Reinforce your ideas from the bottom-up. When you establish policies that specifically highlight back safety and injury prevention, your employees know that engaging in risky behavior isn’t just a “guideline”—it’s a violation of company policy and requires their attention. Take time to craft your message and then share it consistently and persistently within your company.
Get creative with your policies. Use creative programs that get the message across and reinforce company policy. Create an “I-got-your-back” program that requires employees to ask for help from fellow workers when lifting oversized or heavy objects–50lbs, 80lbs, whatever makes sense for your worksite and employees.

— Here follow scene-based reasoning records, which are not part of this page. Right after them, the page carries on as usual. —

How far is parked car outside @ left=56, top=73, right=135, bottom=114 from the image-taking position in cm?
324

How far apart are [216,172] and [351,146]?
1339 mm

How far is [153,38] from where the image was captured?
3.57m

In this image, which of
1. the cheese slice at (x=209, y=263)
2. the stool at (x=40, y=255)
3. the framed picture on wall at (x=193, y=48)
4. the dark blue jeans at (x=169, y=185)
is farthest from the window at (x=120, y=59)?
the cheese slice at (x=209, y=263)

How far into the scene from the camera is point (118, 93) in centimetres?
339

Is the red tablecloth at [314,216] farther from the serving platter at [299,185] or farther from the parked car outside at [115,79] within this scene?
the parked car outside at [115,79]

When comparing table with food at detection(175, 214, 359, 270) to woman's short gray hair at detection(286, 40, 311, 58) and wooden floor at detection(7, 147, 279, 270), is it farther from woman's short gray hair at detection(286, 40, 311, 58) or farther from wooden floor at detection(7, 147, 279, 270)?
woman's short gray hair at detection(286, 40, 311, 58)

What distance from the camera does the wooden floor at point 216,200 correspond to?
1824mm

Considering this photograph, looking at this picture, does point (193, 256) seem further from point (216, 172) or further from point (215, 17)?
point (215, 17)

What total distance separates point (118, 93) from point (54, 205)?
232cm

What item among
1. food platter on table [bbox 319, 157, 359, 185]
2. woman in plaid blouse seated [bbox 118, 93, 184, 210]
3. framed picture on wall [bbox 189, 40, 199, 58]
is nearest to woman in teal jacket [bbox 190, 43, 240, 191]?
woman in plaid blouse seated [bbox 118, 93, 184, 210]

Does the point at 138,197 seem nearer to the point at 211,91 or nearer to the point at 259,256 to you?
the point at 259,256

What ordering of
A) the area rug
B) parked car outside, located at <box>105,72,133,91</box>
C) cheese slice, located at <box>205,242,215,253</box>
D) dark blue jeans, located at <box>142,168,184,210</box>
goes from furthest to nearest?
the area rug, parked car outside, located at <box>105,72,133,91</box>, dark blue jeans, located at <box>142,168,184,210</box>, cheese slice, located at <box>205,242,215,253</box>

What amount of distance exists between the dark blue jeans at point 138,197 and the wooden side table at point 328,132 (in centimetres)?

Bring in an expert. Having a supervisor or company owner talk about back safety can often muddy the message. Employees might not be able to resist a snicker at a meeting where their boss is showing them how to bend over to lift something. Having an independent third-party like a chiropractor, physical therapist, or trainer will add credibility and avoid any distractions. Also, these individuals are trained to demonstrate proper lifting techniques and can make the process fun, interesting, and informative.
Avoid incentive programs. A study in 2009 by the Government Accountability Office found that safety incentive programs can “provide disincentives for workers to report injuries and illnesses to their employers.” Instead of bribing your people, spend more time explaining the benefits of keeping a healthy back throughout their lifetime and back up your words with policy, equipment, and executive attention to the issue.
These are just a few things you can do to help prevent an injury on your site. ALTRES is the only staffing company in Hawaii that has an entire department dedicated to risk management and injury prevention. Contact me and I can set up a special session on preventing back injuries and other programs that create a safer, more profitable worksite.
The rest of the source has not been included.